A: Everything needs to be done gradually, because there are dependencies between services. And you should check everything right away, without waiting for monitoring - because it is better to deal with problems right away, not wait for their aggravation.

7:40 a.m. The last admin (coordinator) went to bed. The work of the first day is completed.

8:09 a.m. The first developers, engineers in the data centers and administrators (including the new coordinator) began restoration work.

09:37. We started to raise the hall number 7 (the last).

At the same time, we continue to restore what we didn’t finish in other rooms: replacing disks / memory / servers, fixing everything that’s on fire in monitoring, reverse role switching in master-standby circuits, and other little things, which are nevertheless quite a lot.

17:08. We allow all regular work with production.

21:45. The work of the second day is completed.

09:45. Today is Friday. There are still quite a few minor issues in monitoring. Ahead of the weekend, everyone wants to relax. We continue to massively repair everything that is possible. Regular admin tasks that could be postponed are postponed. The coordinator is new.

15:40. Suddenly half of the Core stack of network equipment in another OTHER data center restarted. Removed fronts from rotation to minimize risks. There is no effect for users. Later it turned out that it was a bad chassis. The coordinator works with fixing two crashes at once.

17:17. The network in another data center is restored, everything is checked. The data center is in rotation.

18:29. The work of the third day and, in general, recovery from the accident is completed.

Afterword

04/04/2013, on the day of the 404th error , Odnoklassniki survived the largest accident — for three days the portal was completely or partially unavailable. Throughout this time, more than 100 people from different cities, from different companies (thanks a lot again!) Remotely and directly in the data centers, manually and automatically repaired thousands of servers.

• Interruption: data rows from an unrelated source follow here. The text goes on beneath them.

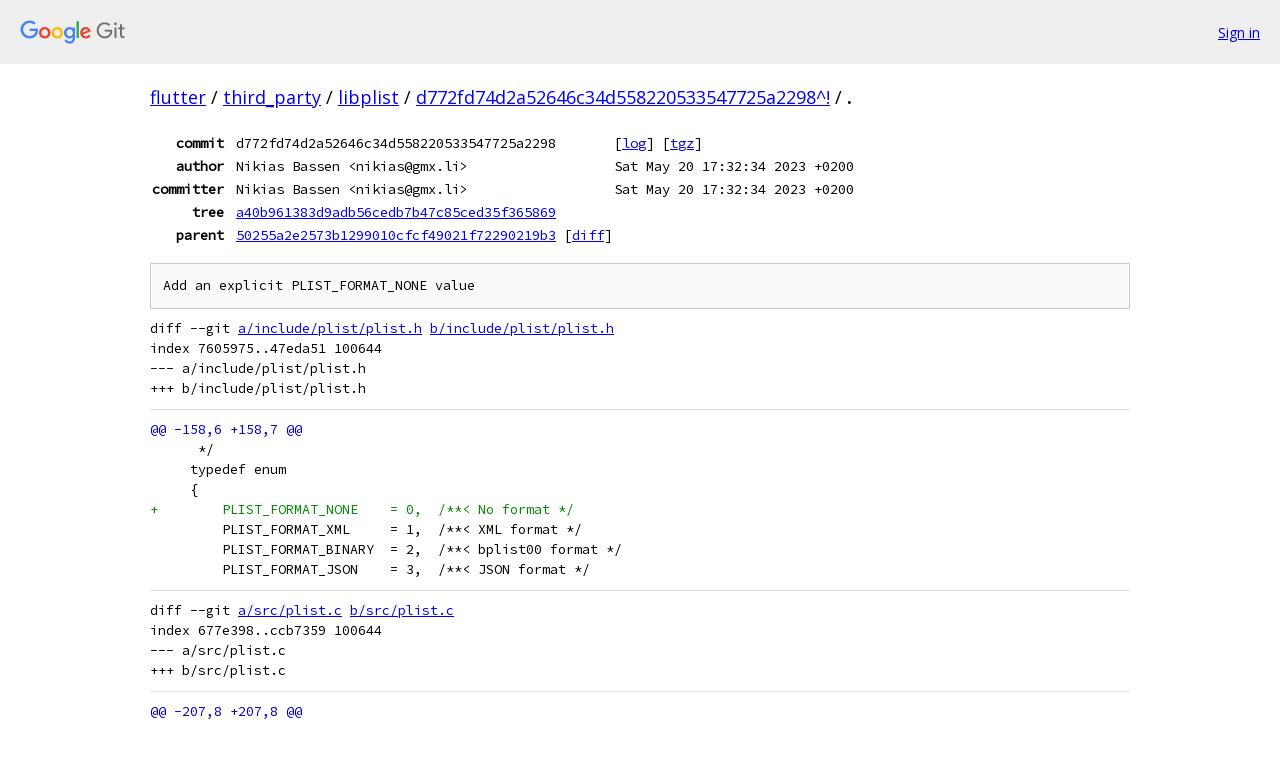

--- FILE ---
content_type: text/html; charset=utf-8
request_url: https://flutter.googlesource.com/third_party/libplist/+/d772fd74d2a52646c34d558220533547725a2298%5E%21/
body_size: 5049
content:
<!DOCTYPE html><html lang="en"><head><meta charset="utf-8"><meta name="viewport" content="width=device-width, initial-scale=1"><title>Diff - d772fd74d2a52646c34d558220533547725a2298^! - third_party/libplist - Git at Google</title><link rel="stylesheet" type="text/css" href="/+static/base.css"><!-- default customHeadTagPart --></head><body class="Site"><header class="Site-header"><div class="Header"><a class="Header-image" href="/"><img src="//www.gstatic.com/images/branding/lockups/2x/lockup_git_color_108x24dp.png" width="108" height="24" alt="Google Git"></a><div class="Header-menu"> <a class="Header-menuItem" href="https://accounts.google.com/AccountChooser?faa=1&amp;continue=https://flutter.googlesource.com/login/third_party/libplist/%2B/d772fd74d2a52646c34d558220533547725a2298%255E%2521/">Sign in</a> </div></div></header><div class="Site-content"><div class="Container "><div class="Breadcrumbs"><a class="Breadcrumbs-crumb" href="/?format=HTML">flutter</a> / <a class="Breadcrumbs-crumb" href="/third_party/">third_party</a> / <a class="Breadcrumbs-crumb" href="/third_party/libplist/">libplist</a> / <a class="Breadcrumbs-crumb" href="/third_party/libplist/+/d772fd74d2a52646c34d558220533547725a2298%5E%21/">d772fd74d2a52646c34d558220533547725a2298^!</a> / <span class="Breadcrumbs-crumb">.</span></div><div class="u-monospace Metadata"><table><tr><th class="Metadata-title">commit</th><td>d772fd74d2a52646c34d558220533547725a2298</td><td><span>[<a href="/third_party/libplist/+log/d772fd74d2a52646c34d558220533547725a2298/">log</a>]</span> <span>[<a href="/third_party/libplist/+archive/d772fd74d2a52646c34d558220533547725a2298/.tar.gz">tgz</a>]</span></td></tr><tr><th class="Metadata-title">author</th><td>Nikias Bassen &lt;nikias@gmx.li&gt;</td><td>Sat May 20 17:32:34 2023 +0200</td></tr><tr><th class="Metadata-title">committer</th><td>Nikias Bassen &lt;nikias@gmx.li&gt;</td><td>Sat May 20 17:32:34 2023 +0200</td></tr><tr><th class="Metadata-title">tree</th><td><a href="/third_party/libplist/+/d772fd74d2a52646c34d558220533547725a2298/">a40b961383d9adb56cedb7b47c85ced35f365869</a></td></tr><tr><th class="Metadata-title">parent</th><td><a href="/third_party/libplist/+/d772fd74d2a52646c34d558220533547725a2298%5E">50255a2e2573b1299010cfcf49021f72290219b3</a> <span>[<a href="/third_party/libplist/+/d772fd74d2a52646c34d558220533547725a2298%5E%21/">diff</a>]</span></td></tr></table></div><pre class="u-pre u-monospace MetadataMessage">Add an explicit PLIST_FORMAT_NONE value
</pre><pre class="u-pre u-monospace Diff"><a name="F0" class="Diff-fileIndex"></a>diff --git <a href="/third_party/libplist/+/50255a2e2573b1299010cfcf49021f72290219b3/include/plist/plist.h">a/include/plist/plist.h</a> <a href="/third_party/libplist/+/d772fd74d2a52646c34d558220533547725a2298/include/plist/plist.h">b/include/plist/plist.h</a>
index 7605975..47eda51 100644
--- a/include/plist/plist.h
+++ b/include/plist/plist.h
</pre><pre class="u-pre u-monospace Diff-unified"><span class="Diff-hunk">@@ -158,6 +158,7 @@
</span><span class="Diff-change">      */</span>
<span class="Diff-change">     typedef enum</span>
<span class="Diff-change">     {</span>
<span class="Diff-insert">+        PLIST_FORMAT_NONE    = 0,  /**&lt; No format */</span>
<span class="Diff-change">         PLIST_FORMAT_XML     = 1,  /**&lt; XML format */</span>
<span class="Diff-change">         PLIST_FORMAT_BINARY  = 2,  /**&lt; bplist00 format */</span>
<span class="Diff-change">         PLIST_FORMAT_JSON    = 3,  /**&lt; JSON format */</span>
</pre><pre class="u-pre u-monospace Diff"><a name="F1" class="Diff-fileIndex"></a>diff --git <a href="/third_party/libplist/+/50255a2e2573b1299010cfcf49021f72290219b3/src/plist.c">a/src/plist.c</a> <a href="/third_party/libplist/+/d772fd74d2a52646c34d558220533547725a2298/src/plist.c">b/src/plist.c</a>
index 677e398..ccb7359 100644
--- a/src/plist.c
+++ b/src/plist.c
</pre><pre class="u-pre u-monospace Diff-unified"><span class="Diff-hunk">@@ -207,8 +207,8 @@
</span><span class="Diff-change">     if (!plist_data || length == 0) {</span>
<span class="Diff-change">         return PLIST_ERR_INVALID_ARG;</span>
<span class="Diff-change">     }</span>
<span class="Diff-delete">-    plist_format_t fmt = 0;</span>
<span class="Diff-delete">-    if (format) *format = 0;</span>
<span class="Diff-insert">+    plist_format_t fmt = PLIST_FORMAT_NONE;</span>
<span class="Diff-insert">+    if (format) *format = PLIST_FORMAT_NONE;</span>
<span class="Diff-change">     if (plist_is_binary(plist_data, length)) {</span>
<span class="Diff-change">         res = plist_from_bin(plist_data, length, plist);</span>
<span class="Diff-change">         fmt = PLIST_FORMAT_BINARY;</span>
</pre></div> <!-- Container --></div> <!-- Site-content --><footer class="Site-footer"><div class="Footer"><span class="Footer-poweredBy">Powered by <a href="https://gerrit.googlesource.com/gitiles/">Gitiles</a>| <a href="https://policies.google.com/privacy">Privacy</a>| <a href="https://policies.google.com/terms">Terms</a></span><span class="Footer-formats"><a class="u-monospace Footer-formatsItem" href="?format=TEXT">txt</a> <a class="u-monospace Footer-formatsItem" href="?format=JSON">json</a></span></div></footer></body></html>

We have drawn conclusions. To prevent this from happening again, we have carried out and continue to carry out extensive work to this day.

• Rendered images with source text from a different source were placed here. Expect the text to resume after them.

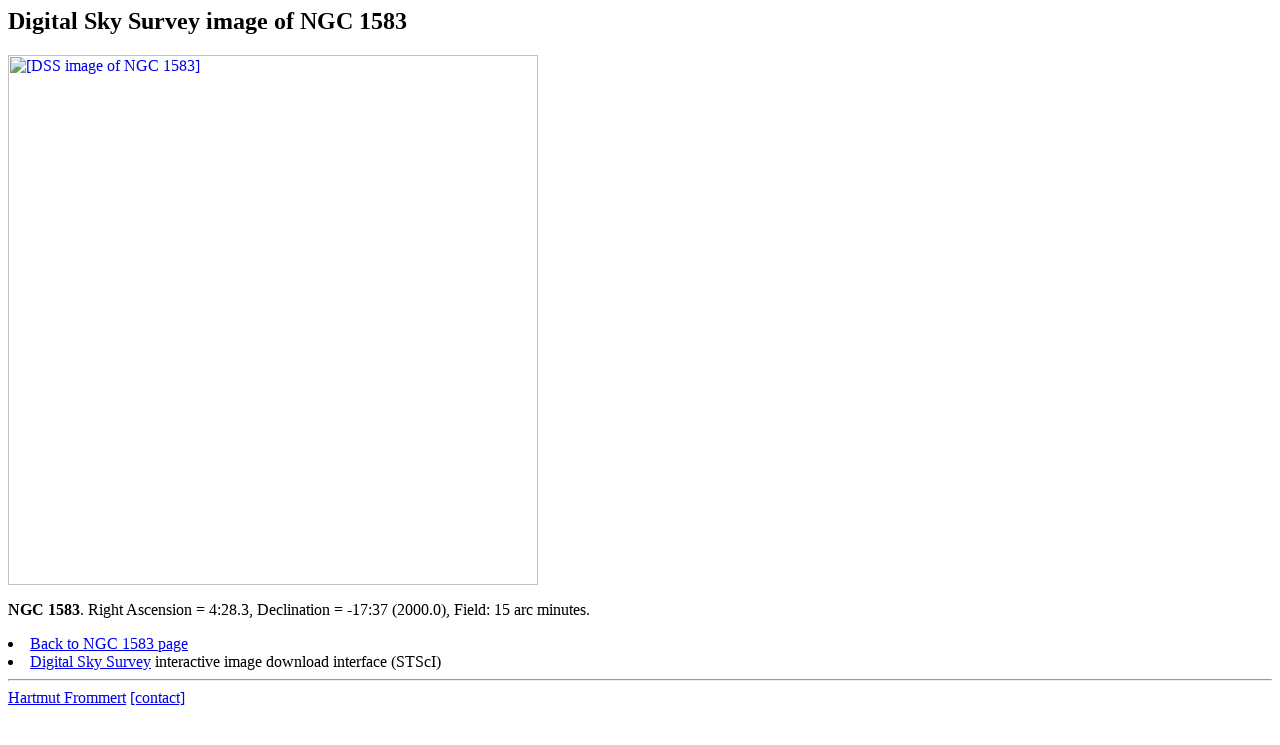

--- FILE ---
content_type: text/html
request_url: http://spider.seds.org/ngc/ngcdss.cgi?obj=NGC!1583&r=4:28.3&d=-17:37&e=J2000&h=15&w=15&f=GIF&c=none
body_size: 492
content:
<html><head>
<title>Digital Sky Survey image of NGC 1583</title>
</head>

<body>

<h2>Digital Sky Survey image of NGC 1583</h2>

<a href="http://archive.stsci.edu/cgi-bin/dss_search?r=4:28.3&d=-17:37&e=J2000&h=15&w=15&f=GIF&c=none"><img src="http://archive.stsci.edu/cgi-bin/dss_search?r=4:28.3&d=-17:37&e=J2000&h=15&w=15&f=GIF&c=none" alt="[DSS image of NGC 1583]" height=530></a>
<p>

<b>NGC 1583</b>.
Right Ascension = 4:28.3, Declination = -17:37 (2000.0), Field: 15 arc minutes.

<li><a href="ngc.cgi?NGC1583">Back to NGC 1583 page</a>
<li><a href="http://stdatu.stsci.edu/dss/dss_form.html">Digital Sky Survey</a>
    interactive image download interface (STScI)

<hr>

<a href="http://spider.seds.org/">Hartmut Frommert</a>
<a href="../Contact/spider.html">[contact]</a>
<p>
<a href="ngc.html"><img src="ngc.jpg" alt="[NGC home]"></a>
<a href="http://spider.seds.org/"><img src="../Jco/spider.ico.jpg" alt="[Spider]"></a>
<a href="http://www.seds.org/"><img src="../Jco/seds.jpg" alt="@ [SEDS]"></a>

</body></html>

What are the main differences between the current accident and 404?

We have got an “Emergency Action Plan”. Once a quarter, we conduct exercises - we play out an emergency situation that a group of administrators (all in turn) must eliminate using the "Emergency Action Plan". Leading system administrators take turns working out the role of coordinator.
Quarterly in test mode, isolate data centers (all in turn) over the LAN and WAN, which allows you to identify bottlenecks in a timely manner.
Fewer bad drives, because we have tightened standards: less running hours, stricter thresholds for SMART,
Completely abandoned BerkeleyDB - an old and unstable database that required a lot of time to recover from server restart.
Reduce the number of servers with MS SQL and reduce the dependence on the remaining.
We have got our own cloud - one-cloud , where we have been actively migrating all services for two years now. The cloud greatly simplifies the entire cycle of work with the application, and in case of an accident gives such unique tools as:
- correct stop all applications in one click;
- simple application migration from failed servers;
- automatic ranking (in order of priority of services) launching a whole data center.

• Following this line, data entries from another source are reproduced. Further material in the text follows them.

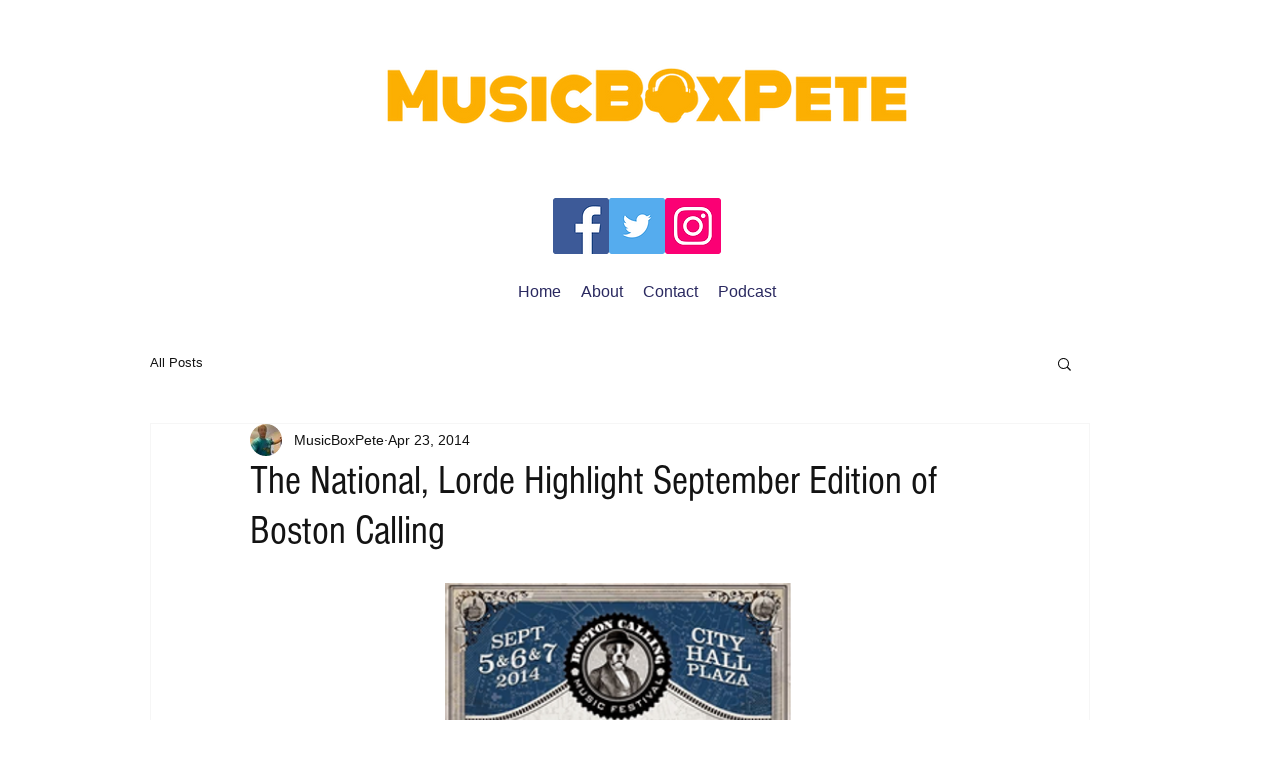

--- FILE ---
content_type: text/html; charset=utf-8
request_url: https://www.google.com/recaptcha/api2/aframe
body_size: 266
content:
<!DOCTYPE HTML><html><head><meta http-equiv="content-type" content="text/html; charset=UTF-8"></head><body><script nonce="m0-FIY20Rpymz7lkNuf4tQ">/** Anti-fraud and anti-abuse applications only. See google.com/recaptcha */ try{var clients={'sodar':'https://pagead2.googlesyndication.com/pagead/sodar?'};window.addEventListener("message",function(a){try{if(a.source===window.parent){var b=JSON.parse(a.data);var c=clients[b['id']];if(c){var d=document.createElement('img');d.src=c+b['params']+'&rc='+(localStorage.getItem("rc::a")?sessionStorage.getItem("rc::b"):"");window.document.body.appendChild(d);sessionStorage.setItem("rc::e",parseInt(sessionStorage.getItem("rc::e")||0)+1);localStorage.setItem("rc::h",'1769150211666');}}}catch(b){}});window.parent.postMessage("_grecaptcha_ready", "*");}catch(b){}</script></body></html>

The accident described in this article became the largest since day 404. Of course, not everything went smoothly. For example, during the inaccessibility of the data center-burner in another data center, a disk crashed on one of the servers, that is, only one of the three replicas in the Cassandra cluster was available, due to which 4.2% of users of mobile applications could not log in . At the same time, already connected users continued to work. In total, more than 30 problems were identified according to the results of the accident - from banal bugs to deficiencies in the architecture of services.

But the main difference between the current accident and the 404th is that while we eliminated the consequences of the fire, users still corresponded and made video calls in Tamtam , played games, listened to music, gave gifts to each other, watched videos, TV shows and TV channels in OK , and also streamed to OK Live .

How are your accidents going?

Should I “extinguish” the server if the smoke test of the data center “caught fire”?